Mickey Rooney gives a tremendous, understated performance in this movie, which is in Volume 1 of Indicator's Columbia Noir box set series. The film is well-written by Blake Edwards with none of the jokes that featured in his later movies but plenty of the Malibu locations that did. The slow burn allows the audience to get to know Eddie - his life is simple, he deserves more but it's a dark night of fast cars and gunplay and this is a film noir so don't count on a jolly song and dance routine with Judy Garland type of ending. Those days were over!

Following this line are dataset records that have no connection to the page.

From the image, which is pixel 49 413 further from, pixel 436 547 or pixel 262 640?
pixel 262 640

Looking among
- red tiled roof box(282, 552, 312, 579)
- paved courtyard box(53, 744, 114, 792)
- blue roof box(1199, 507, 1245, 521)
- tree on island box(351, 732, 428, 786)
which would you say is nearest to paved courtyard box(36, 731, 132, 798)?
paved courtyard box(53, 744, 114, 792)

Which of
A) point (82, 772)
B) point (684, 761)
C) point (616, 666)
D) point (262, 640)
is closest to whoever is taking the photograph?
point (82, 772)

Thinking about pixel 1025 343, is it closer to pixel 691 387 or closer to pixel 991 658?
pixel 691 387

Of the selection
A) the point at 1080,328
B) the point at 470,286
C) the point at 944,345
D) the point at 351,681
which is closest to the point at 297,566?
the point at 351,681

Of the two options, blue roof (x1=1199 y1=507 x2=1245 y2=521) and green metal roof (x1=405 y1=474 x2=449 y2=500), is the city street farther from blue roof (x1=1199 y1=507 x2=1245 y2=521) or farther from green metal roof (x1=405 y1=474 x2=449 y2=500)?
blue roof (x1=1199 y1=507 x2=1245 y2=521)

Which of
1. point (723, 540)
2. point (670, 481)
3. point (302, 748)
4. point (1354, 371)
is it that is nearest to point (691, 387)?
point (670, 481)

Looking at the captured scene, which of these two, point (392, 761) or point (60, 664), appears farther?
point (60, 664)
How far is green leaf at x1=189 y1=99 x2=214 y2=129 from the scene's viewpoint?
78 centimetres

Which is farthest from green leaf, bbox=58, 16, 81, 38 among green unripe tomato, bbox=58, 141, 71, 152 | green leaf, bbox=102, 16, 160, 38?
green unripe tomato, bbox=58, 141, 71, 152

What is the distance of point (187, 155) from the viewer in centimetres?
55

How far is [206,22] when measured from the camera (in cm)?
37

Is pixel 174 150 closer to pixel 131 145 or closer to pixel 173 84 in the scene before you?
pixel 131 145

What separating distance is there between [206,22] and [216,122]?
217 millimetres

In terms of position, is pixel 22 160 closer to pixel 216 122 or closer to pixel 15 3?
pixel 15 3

Extras on the blu-ray disc include an introduction by Martin Scorsese, audio interview with Mickey Rooney, film commentary, a bizarre showbiz featrette with Mickey Rooney and an even more bizarre Three Stooges short in which they play airforce car mechanics who inadvertently become spies after accidentally hiding in a bomb which is then dropped on Nazi Germany. In other words, the main feature is the real draw.
After Mickey Rooney found stardom as an MGM child actor in the 1930s, he struggled for a second act. He was still cast as small town American teenager Andy Hardy into middle age. His most interesting venture is a pair of ‘50s noirs in which he played honest mechanics duped by glamorous femme fatales.
The other is Quicksand (1950), but this is better, a slender heist film in which the diminutive grease monkey is tempted to be the wheels on a bank job by a gangster’s sexy, sweet talking moll (Dianne Foster). She’s way out of his league, which is often emphasised by how much taller she is.
The preparation for the robbery is paramount, with the driver motivated more by loneliness than greed. The actual getaway is brief though effective. But nice guy Eddie has a huge scar from an old head injury which alerts us to the possibility that he might prove a little less predictable than he seems.
It’s a routine crime melodrama, but the best performance of Rooney’s career. It’s startling how the ex-juvenile star is demeaned in the dialogue, for being short and a sexual loser. Foster is fine too and looks so potent in her swimsuit that it’s understandable she got even Andy Hardy to go bad.